Sheriff of Staffordshire
- In office 1194–1198
- Monarch: Richard I of England

= Hugh of Chalcombe =

12th and 13th-century English royal justice

Hugh of Chalcombe (sometimes Hugh de Chalcombe or Hugh of Chaucombe; died after 1209) was an English nobleman and royal justice.

Hugh was the heir of Matthew of Chalcombe, but the exact relationship is not known. Hugh first appears in the written record in 1168, when he paid a relief of 30 pounds for six knight's fees. From his name, he may have been born in Chacombe in Northamptonshire, and was certainly raised there. His next appearance is in 1184 when he was fined one mark to be released from an oath.

Hugh served as a royal justice from 1192 to 1194 and further served as an itinerant justice in 1194. He served as Sheriff of Staffordshire from 1194 to 1198.

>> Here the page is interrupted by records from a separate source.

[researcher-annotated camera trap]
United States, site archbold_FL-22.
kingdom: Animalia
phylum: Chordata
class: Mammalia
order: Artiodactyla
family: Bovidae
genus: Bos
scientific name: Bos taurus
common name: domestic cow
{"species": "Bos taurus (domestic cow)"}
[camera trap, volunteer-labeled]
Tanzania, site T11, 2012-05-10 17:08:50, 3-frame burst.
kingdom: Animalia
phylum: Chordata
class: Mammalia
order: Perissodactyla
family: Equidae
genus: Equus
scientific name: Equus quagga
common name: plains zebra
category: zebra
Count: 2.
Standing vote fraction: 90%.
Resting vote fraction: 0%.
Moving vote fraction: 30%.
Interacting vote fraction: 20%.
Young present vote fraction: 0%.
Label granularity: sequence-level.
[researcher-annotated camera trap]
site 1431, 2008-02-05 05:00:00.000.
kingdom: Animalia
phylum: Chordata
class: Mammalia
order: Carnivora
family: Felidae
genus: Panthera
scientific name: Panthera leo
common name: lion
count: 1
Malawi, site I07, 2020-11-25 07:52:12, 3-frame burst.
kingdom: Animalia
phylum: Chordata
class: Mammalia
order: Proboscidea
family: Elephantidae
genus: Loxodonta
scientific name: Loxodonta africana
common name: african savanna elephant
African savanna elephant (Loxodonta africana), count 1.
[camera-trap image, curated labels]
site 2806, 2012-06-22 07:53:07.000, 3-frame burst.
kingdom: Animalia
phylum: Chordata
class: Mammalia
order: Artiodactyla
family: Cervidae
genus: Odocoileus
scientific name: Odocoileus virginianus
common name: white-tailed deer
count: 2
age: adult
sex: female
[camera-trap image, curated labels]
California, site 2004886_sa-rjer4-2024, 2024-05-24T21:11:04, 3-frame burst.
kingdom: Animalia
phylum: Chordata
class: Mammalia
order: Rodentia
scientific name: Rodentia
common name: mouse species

In the early years of King John of England, Hugh served the king in Normandy and England in a number of roles. He was again a royal justice, he witnessed charters, he led inquiries into the importation of grain in Norman ports, and he attended the king's court. From 1205 to 1207 he was placed in charge of the royal castle at Kenilworth.

In 1206–1207 Hugh appears to have lost the king's favour, perhaps because he failed to account for profits earned in his various offices. He was ordered to relinquish control of Kenilworth and was even ordered to be arrested for failing to answer the charge of wrongful possession of cattle that was brought against him by R. de Aungerville. Hugh paid 800 marks to regain the royal favour.

Hugh was married to Hodierna de Lucerne, and they had one son, Robert, and two daughters. Hugh founded Chacombe Priory, an Augustinian priory founded during the reign of King Henry II of England. In 1209 Hugh became a canon at Chacombe. Robert was his heir and in 1214 was responsible for his father's debts to the king. One of Hugh's daughters married Hamund Passalewe and the other married Ralph of Grafton.